English Toffee with Roasted Almonds

  • 1 cup Salted Butter
  • 1 cup Granulated White Sugar
  • 1/2 tsp Salt (or pink Himalayan salt)
  • 1/2 tsp Ground Vanilla Bean (optional)
  • 1 tsp Pure Vanilla Extract
  • 1 cup Semi-Sweet Chocolate Chips (use the best that you can afford)
  • 3/4 cup Roasted Salted Almonds, chopped
  • 3 tbsp of water
  1. Measure all the ingredients and have them in place and ready for use, including the medium saucepan and also the candy thermometer.  Put a sheet pan lined with parchment paper near the stove.
  2. Chop up the roasted, salted almonds and set aside next to the chocolate chips.
  3. Melt on medium-low heat the butter, sugar, salt, ground vanilla bean and vanilla extract. Stir constantly during this process.
  4. Soon, the mixture will start to boil.  Put your candy thermometer in the mixture and stir, stir, stir.  The mixture will start to tighten, add 1 tbsp of water. Stir, stir, stir.  Add another tbsp of water.  Stir and add final tbsp of water.
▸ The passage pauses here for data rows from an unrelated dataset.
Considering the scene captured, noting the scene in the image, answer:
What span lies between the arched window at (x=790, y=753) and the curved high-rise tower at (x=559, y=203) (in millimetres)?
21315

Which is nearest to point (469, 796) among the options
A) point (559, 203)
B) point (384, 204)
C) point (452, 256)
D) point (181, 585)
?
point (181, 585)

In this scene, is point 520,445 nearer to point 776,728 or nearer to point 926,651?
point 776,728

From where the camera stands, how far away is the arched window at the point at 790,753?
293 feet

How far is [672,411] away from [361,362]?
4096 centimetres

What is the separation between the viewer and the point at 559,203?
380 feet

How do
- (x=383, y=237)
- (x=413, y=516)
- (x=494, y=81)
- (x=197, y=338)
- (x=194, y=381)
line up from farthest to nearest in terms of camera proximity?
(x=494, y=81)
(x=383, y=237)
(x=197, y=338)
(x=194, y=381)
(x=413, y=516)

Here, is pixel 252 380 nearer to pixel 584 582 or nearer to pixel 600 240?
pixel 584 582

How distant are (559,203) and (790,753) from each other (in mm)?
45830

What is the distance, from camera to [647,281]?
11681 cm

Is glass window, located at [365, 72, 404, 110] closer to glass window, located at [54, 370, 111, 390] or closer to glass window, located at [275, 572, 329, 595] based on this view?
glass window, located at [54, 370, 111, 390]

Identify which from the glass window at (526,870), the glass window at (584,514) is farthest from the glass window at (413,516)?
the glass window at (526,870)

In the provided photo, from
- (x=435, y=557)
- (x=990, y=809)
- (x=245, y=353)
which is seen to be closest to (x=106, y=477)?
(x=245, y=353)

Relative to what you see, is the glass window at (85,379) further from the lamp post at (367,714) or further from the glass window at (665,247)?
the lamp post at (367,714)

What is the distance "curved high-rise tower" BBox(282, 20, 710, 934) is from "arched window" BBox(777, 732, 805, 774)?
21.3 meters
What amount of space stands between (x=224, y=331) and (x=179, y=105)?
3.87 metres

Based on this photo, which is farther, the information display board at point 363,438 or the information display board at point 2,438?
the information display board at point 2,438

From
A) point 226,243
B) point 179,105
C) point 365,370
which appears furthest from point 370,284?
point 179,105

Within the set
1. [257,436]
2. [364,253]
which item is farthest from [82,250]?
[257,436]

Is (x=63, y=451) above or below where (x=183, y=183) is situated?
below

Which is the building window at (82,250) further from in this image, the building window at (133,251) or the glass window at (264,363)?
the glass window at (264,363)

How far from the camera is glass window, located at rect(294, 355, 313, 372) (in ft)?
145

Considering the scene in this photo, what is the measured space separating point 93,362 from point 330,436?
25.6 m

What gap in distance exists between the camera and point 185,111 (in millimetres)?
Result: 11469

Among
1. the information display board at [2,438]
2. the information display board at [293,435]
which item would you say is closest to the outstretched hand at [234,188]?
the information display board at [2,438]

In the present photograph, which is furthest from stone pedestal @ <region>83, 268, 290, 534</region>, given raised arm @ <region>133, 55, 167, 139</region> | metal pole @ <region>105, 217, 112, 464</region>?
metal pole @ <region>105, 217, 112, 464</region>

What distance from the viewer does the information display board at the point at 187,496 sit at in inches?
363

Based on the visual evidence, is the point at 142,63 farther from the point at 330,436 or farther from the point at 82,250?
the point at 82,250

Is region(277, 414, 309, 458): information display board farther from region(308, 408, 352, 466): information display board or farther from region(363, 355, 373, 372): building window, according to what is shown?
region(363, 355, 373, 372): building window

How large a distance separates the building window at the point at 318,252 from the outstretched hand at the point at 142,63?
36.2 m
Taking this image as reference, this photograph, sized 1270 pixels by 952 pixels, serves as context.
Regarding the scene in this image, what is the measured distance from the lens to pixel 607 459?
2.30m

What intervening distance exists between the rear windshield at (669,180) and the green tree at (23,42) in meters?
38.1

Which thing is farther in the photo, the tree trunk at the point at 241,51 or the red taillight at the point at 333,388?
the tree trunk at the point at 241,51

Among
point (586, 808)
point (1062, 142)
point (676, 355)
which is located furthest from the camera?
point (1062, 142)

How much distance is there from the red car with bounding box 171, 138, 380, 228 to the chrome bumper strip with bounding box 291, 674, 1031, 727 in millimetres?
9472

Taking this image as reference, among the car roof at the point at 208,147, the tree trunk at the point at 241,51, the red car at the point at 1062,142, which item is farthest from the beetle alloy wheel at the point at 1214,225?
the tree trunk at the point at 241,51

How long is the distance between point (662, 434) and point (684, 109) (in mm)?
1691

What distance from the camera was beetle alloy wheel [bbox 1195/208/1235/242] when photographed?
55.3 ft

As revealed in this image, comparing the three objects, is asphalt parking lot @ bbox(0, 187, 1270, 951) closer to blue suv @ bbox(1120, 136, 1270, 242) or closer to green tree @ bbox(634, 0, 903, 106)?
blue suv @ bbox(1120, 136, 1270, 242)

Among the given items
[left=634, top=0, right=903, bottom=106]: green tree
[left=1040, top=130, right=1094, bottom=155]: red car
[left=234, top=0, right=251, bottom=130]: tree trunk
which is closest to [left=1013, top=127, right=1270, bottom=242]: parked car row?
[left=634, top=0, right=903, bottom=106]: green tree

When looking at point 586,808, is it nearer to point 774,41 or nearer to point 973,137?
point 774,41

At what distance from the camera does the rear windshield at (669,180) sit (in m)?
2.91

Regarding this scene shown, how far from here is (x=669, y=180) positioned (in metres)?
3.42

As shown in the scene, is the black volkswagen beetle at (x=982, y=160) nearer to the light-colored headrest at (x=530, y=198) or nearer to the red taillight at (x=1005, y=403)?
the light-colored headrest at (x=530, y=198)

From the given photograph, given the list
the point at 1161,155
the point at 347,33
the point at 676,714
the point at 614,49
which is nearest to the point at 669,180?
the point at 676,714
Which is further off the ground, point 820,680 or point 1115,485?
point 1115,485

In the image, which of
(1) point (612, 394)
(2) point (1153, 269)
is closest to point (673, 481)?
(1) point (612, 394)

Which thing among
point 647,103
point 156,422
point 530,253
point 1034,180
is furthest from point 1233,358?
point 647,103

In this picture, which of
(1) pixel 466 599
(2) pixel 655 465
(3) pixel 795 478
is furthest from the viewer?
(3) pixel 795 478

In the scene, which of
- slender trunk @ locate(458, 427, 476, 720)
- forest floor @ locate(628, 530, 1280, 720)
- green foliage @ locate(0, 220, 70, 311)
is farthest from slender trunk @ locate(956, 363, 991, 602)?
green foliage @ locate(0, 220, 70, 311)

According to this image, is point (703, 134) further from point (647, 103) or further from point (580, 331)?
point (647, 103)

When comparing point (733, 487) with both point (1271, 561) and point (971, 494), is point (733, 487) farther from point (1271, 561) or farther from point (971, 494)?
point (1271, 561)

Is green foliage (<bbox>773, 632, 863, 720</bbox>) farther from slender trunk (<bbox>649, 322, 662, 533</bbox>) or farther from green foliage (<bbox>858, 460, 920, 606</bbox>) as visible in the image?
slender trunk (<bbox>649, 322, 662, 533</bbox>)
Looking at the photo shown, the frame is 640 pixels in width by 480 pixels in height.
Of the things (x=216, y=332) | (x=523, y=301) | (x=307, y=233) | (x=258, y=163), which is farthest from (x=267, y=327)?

Stir.  Don’t stop stiring until the candy thermometer reached 300-310 degrees.
  5. Immediately take the candy off the heat and pour onto the parchment paper and spread it out with a rubber spatula.
  6. Pour chocolate chips on top and let them melt for about three minutes before you spread it out.
  7. Spread the chocolate chips and make smooth, then add the chopped almonds.
  8. Let the toffee cool for about an hour before you break it up.  If the toffee and chocolate needs a little help to harden, put in the freezer for five minutes.
  9. Break it up and put it on a pretty platter and wait for the “this is delicious” comments!

Chocolate Chips Melting on Toffee

Here are the chocolate chips waiting to get spread out.

Salted Almond Toffee

Here is the toffee with the almonds cooling off and ready to get broken up into chunks.  Hello beautiful!

Salted Toffee with Roasted Almonds

Pretty toffee waiting for my friends and family to be eaten later after dinner.

Salted English Toffee with Roasted Almonds

Now go and make a family dessert of your own…Clink!